**Prompt 1**
For the article on the Madison County chemical weapons plant, decide whether each statement below agrees with it. Answer yes or no for each, and quote the deciding words of the article.
(a) The plant represents an investment of $1.5 billion.
(b) The plant will begin neutralizing and destroying weapons in 2020.
(c) At its peak last year, the site employed more than 2,000 people.
**Prompt 2**
According to the article on the Madison County chemical weapons plant, how many items of minor finish-up work had to be completed after construction was substantially finished in July?
**Prompt 3**
Rewrite the article on the Madison County chemical weapons plant from "The site is" up to and including "site on Thursday.", changing "laborers" to "workers".

**Text provided**
⁂

Madison County

Plant that will destroy 523 tons of chemical weapons in Madison County is finished

Jeff Brubaker, site project manager for the plant that will destroy chemical weapons, stood near equipment that will separate the warhead containing nerve agent from the rocket propellant. Brubaker led a tour Tuesday of the finished plant. Photo by Greg Kocher | Staff
Jeff Brubaker, site project manager for the plant that will destroy chemical weapons, stood near equipment that will separate the warhead containing nerve agent from the rocket propellant. Brubaker led a tour Tuesday of the finished plant. Photo by Greg Kocher | Staff

RICHMOND — The plant that will destroy 523 tons of chemical weapons in Madison County is finished, so officials on Tuesday gave a tour to the media.

"This represents a significant milestone," said Jeff Brubaker, site project manager.

Construction was substantially finished in July, but between then and now another 900 items of minor finish-up work had to be completed, Brubaker said.

"We're talking about miscellaneous painting, putting stenciling on piping, things like that," Brubaker said.

The plant represents an investment of $1.5 billion. But its design, construction, operation and closing will mean a total "life cycle" investment of $5.3 billion.

The site is a lot quieter now than it was last year, when it employed a peak of more than 1,600 people. That will drop to 842 this week as the last 45 "craft" or construction laborers finish up and leave the site on Thursday.

The plant will employ more than 1,000 when it begins the neutralization and destruction of weapons in 2020. The final weapons at the Blue Grass Army Depot are scheduled to be destroyed in 2023.

Before the destruction of VX and GB nerve agents can begin, the plant's various systems will go through rigorous and repeated testing. Some equipment will go through 10,000 practice rounds before the actual destruction begins.

Destruction of mustard or blister agent is scheduled to begin in 2017 in a separate facility on the same property as the plant. The mustard rounds will be destroyed in a "static detonation chamber."

The mustard projectiles have to destroyed separately because X-rays revealed in 2011 that the agent inside had solidified and would make it difficult using the main plant's automated systems.

Federal law requires that any part of the facility that has been touched by chemical agent must be destroyed. But a citizens' committee is investigating whether the plant could have other future uses once the weapons are gone.

Any decision to reuse the plant would have to be agreed upon by the state and Army officials.

⁂

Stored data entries
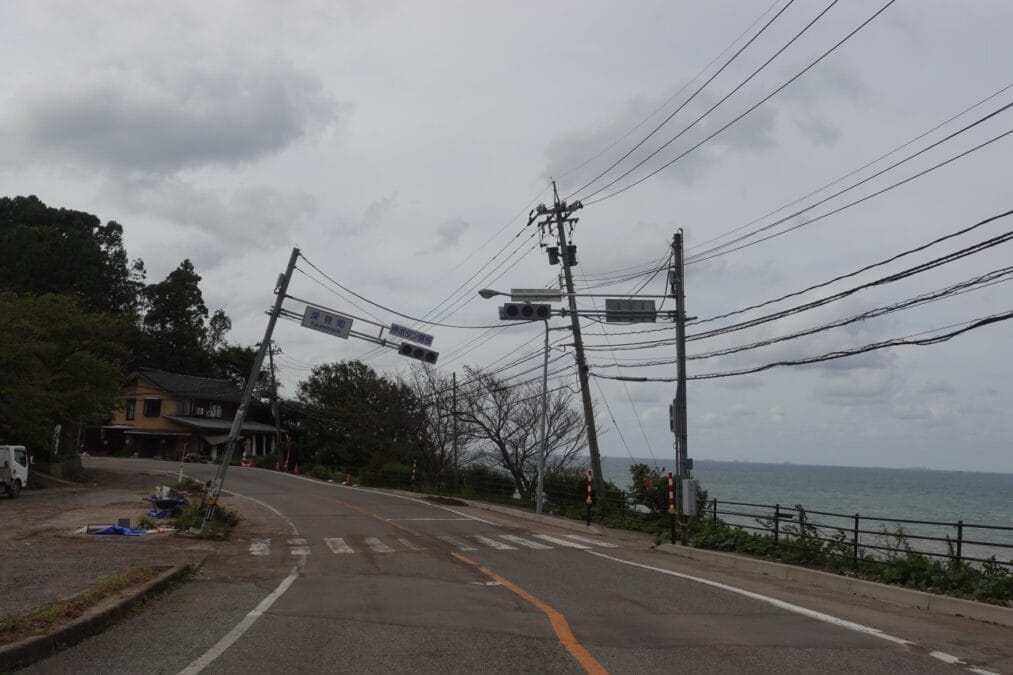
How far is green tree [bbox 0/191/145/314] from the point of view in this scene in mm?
67938

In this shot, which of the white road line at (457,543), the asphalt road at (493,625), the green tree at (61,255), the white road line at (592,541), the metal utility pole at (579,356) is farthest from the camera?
the green tree at (61,255)

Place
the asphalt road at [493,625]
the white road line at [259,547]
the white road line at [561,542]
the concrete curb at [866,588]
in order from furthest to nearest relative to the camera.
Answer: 1. the white road line at [561,542]
2. the white road line at [259,547]
3. the concrete curb at [866,588]
4. the asphalt road at [493,625]

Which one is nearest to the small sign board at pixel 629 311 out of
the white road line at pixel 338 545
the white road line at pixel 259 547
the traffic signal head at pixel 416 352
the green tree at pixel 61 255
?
the traffic signal head at pixel 416 352

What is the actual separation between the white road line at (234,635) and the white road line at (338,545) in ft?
17.5

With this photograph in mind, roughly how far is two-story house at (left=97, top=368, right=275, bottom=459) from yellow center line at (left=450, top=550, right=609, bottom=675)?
201 feet

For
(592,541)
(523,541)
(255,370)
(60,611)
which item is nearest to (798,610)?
(60,611)

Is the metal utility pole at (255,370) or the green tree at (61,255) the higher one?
the green tree at (61,255)

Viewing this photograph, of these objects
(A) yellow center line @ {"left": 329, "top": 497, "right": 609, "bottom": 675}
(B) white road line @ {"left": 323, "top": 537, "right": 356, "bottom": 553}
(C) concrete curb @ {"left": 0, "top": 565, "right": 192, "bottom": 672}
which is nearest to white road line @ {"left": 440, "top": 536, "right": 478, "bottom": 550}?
(B) white road line @ {"left": 323, "top": 537, "right": 356, "bottom": 553}

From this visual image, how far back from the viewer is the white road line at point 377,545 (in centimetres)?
1769

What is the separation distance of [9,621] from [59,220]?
77.2m

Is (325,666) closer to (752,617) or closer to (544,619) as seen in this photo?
(544,619)

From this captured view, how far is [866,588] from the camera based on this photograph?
43.2ft

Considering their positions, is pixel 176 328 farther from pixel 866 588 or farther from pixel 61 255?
pixel 866 588

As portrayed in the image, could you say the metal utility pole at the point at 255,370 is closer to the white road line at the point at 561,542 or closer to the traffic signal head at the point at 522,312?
the traffic signal head at the point at 522,312
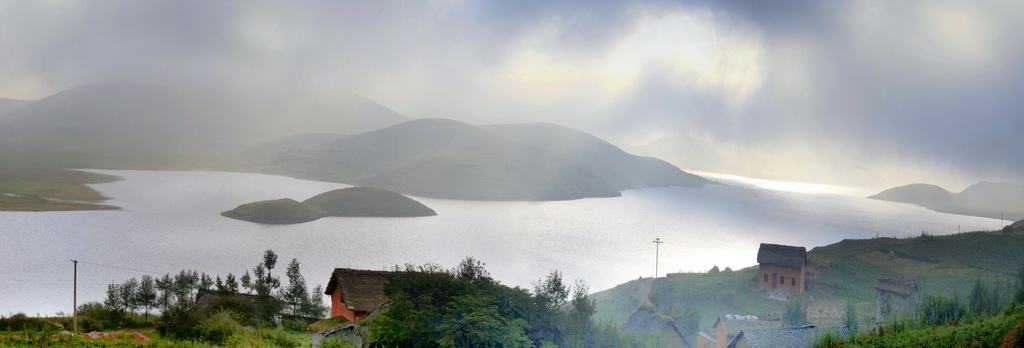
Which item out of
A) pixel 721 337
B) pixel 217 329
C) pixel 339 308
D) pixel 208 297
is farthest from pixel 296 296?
pixel 721 337

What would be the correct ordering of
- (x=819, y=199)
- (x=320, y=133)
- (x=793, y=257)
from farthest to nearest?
1. (x=320, y=133)
2. (x=819, y=199)
3. (x=793, y=257)

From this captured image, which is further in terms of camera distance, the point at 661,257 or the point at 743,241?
the point at 743,241

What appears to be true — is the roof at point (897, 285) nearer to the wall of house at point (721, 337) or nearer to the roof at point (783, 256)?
the roof at point (783, 256)

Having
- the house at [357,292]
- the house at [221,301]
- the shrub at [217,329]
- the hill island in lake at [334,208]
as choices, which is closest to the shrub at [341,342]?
the house at [357,292]

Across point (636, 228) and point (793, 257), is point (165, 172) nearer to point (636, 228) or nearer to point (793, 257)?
point (636, 228)

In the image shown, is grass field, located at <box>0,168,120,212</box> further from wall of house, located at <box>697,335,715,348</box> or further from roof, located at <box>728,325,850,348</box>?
roof, located at <box>728,325,850,348</box>

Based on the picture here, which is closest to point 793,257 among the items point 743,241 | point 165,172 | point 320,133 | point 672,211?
point 743,241

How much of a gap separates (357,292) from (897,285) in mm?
20390

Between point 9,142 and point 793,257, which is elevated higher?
point 9,142

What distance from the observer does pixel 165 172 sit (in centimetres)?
10000

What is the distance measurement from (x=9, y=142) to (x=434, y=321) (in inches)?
4784

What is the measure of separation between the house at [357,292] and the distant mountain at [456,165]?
76924mm

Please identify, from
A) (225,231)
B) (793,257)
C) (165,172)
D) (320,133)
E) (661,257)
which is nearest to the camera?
(793,257)

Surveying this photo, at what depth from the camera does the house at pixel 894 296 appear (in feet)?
71.6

⁂

**Reply 1**
(a) Yes: "The plant represents an investment of $1.5 billion."
(b) Yes: "The plant will employ more than 1,000 when it begins the neutralization and destruction of weapons in 2020."
(c) No: "when it employed a peak of more than 1,600 people"

**Reply 2**
Another 900 items.

**Reply 3**
The site is a lot quieter now than it was last year, when it employed a peak of more than 1,600 people. That will drop to 842 this week as the last 45 "craft" or construction workers finish up and leave the site on Thursday.